MATERIAL FOR THE TASK:

◆ ◆ ◆ ◆

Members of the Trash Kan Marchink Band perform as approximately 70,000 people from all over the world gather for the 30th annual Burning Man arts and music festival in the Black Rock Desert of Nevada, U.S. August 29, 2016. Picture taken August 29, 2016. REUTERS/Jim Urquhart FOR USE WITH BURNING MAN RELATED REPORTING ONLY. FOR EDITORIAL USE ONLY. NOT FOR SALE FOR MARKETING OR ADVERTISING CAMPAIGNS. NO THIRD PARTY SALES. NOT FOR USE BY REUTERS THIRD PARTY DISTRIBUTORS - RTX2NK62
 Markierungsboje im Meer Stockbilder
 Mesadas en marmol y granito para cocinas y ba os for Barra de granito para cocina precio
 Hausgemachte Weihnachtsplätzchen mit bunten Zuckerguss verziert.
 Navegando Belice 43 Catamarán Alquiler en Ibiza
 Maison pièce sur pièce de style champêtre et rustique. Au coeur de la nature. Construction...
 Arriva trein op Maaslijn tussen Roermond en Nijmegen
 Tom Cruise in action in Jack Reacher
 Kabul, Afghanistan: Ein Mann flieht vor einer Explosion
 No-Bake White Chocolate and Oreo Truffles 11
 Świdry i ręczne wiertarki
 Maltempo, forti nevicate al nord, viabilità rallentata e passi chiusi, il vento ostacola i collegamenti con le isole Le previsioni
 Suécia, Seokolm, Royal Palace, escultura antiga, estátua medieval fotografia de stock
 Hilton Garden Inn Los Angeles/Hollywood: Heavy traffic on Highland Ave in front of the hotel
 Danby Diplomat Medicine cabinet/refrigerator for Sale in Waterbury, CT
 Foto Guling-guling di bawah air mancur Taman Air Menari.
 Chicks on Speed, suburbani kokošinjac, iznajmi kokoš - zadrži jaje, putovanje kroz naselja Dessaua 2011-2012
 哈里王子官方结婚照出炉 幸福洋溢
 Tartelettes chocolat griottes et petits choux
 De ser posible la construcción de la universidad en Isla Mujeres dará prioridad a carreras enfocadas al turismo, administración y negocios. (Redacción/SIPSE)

◆ ◆ ◆ ◆

TASK STATEMENT:
Your answer should be the full set of records, printed exactly.

COMPLETED TASK:
Members of the Trash Kan Marchink Band perform as approximately 70,000 people from all over the world gather for the 30th annual Burning Man arts and music festival in the Black Rock Desert of Nevada, U.S. August 29, 2016. Picture taken August 29, 2016. REUTERS/Jim Urquhart FOR USE WITH BURNING MAN RELATED REPORTING ONLY. FOR EDITORIAL USE ONLY. NOT FOR SALE FOR MARKETING OR ADVERTISING CAMPAIGNS. NO THIRD PARTY SALES. NOT FOR USE BY REUTERS THIRD PARTY DISTRIBUTORS - RTX2NK62
 Markierungsboje im Meer Stockbilder
 Mesadas en marmol y granito para cocinas y ba os for Barra de granito para cocina precio
 Hausgemachte Weihnachtsplätzchen mit bunten Zuckerguss verziert.
 Navegando Belice 43 Catamarán Alquiler en Ibiza
 Maison pièce sur pièce de style champêtre et rustique. Au coeur de la nature. Construction...
 Arriva trein op Maaslijn tussen Roermond en Nijmegen
 Tom Cruise in action in Jack Reacher
 Kabul, Afghanistan: Ein Mann flieht vor einer Explosion
 No-Bake White Chocolate and Oreo Truffles 11
 Świdry i ręczne wiertarki
 Maltempo, forti nevicate al nord, viabilità rallentata e passi chiusi, il vento ostacola i collegamenti con le isole Le previsioni
 Suécia, Seokolm, Royal Palace, escultura antiga, estátua medieval fotografia de stock
 Hilton Garden Inn Los Angeles/Hollywood: Heavy traffic on Highland Ave in front of the hotel
 Danby Diplomat Medicine cabinet/refrigerator for Sale in Waterbury, CT
 Foto Guling-guling di bawah air mancur Taman Air Menari.
 Chicks on Speed, suburbani kokošinjac, iznajmi kokoš - zadrži jaje, putovanje kroz naselja Dessaua 2011-2012
 哈里王子官方结婚照出炉 幸福洋溢
 Tartelettes chocolat griottes et petits choux
 De ser posible la construcción de la universidad en Isla Mujeres dará prioridad a carreras enfocadas al turismo, administración y negocios. (Redacción/SIPSE)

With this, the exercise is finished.